General Manager PLN UID Kaltimra, Muchamad Chaliq Fadli, mengatakan masa siaga kelistrikan RAFI berlangsung mulai 12 Maret hingga 31 Maret 2026. Selama periode tersebut, PLN menyiagakan sistem kelistrikan, personel operasional, hingga peralatan pendukung guna memastikan pasokan listrik tetap andal bagi masyarakat.

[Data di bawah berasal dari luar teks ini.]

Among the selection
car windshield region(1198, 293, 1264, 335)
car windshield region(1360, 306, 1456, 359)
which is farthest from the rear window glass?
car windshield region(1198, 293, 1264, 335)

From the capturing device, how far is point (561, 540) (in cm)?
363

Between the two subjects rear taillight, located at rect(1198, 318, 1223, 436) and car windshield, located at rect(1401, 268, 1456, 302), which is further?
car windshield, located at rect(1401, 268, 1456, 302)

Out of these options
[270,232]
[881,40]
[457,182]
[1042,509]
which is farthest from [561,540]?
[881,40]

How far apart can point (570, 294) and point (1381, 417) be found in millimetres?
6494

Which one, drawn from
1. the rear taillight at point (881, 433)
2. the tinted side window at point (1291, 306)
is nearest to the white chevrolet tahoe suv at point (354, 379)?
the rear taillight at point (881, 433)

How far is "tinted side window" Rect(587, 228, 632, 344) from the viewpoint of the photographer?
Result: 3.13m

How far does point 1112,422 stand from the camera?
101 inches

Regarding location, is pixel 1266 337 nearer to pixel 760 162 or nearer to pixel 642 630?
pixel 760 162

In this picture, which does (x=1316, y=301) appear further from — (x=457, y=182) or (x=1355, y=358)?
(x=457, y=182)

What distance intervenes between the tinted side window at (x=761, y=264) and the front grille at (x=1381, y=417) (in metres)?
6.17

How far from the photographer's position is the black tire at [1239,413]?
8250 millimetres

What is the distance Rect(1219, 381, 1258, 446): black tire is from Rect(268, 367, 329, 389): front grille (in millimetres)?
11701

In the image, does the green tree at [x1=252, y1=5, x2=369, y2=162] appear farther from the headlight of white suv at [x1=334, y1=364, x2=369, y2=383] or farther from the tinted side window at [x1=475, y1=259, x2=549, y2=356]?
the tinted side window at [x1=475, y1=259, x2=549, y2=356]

Menurutnya, beberapa hari terakhir kondisi cuaca ekstrem di sejumlah wilayah Kalimantan Timur dan Kalimantan Utara berpotensi menimbulkan gangguan kelistrikan. Meski demikian, PLN memastikan seluruh sistem kelistrikan dalam kondisi siap.
“Secara umum kami sampaikan bahwa kecukupan daya dan kesiapan jaringan seluruhnya dalam kondisi siap untuk melayani pelanggan,” ujarnya.
Dari sisi pasokan listrik, PLN UID Kaltimra memiliki daya mampu pasok sebesar 976 megawatt (MW) dengan perkiraan beban puncak mencapai 805 MW. Dengan kondisi tersebut, tersedia cadangan daya sekitar 171 MW yang khusus menopang sistem kelistrikan di Kalimantan Timur dan Kalimantan Utara.
Selain itu, sistem kelistrikan di wilayah Kalimantan juga saling terhubung dengan sistem di Kalimantan Selatan sehingga terdapat tambahan cadangan daya.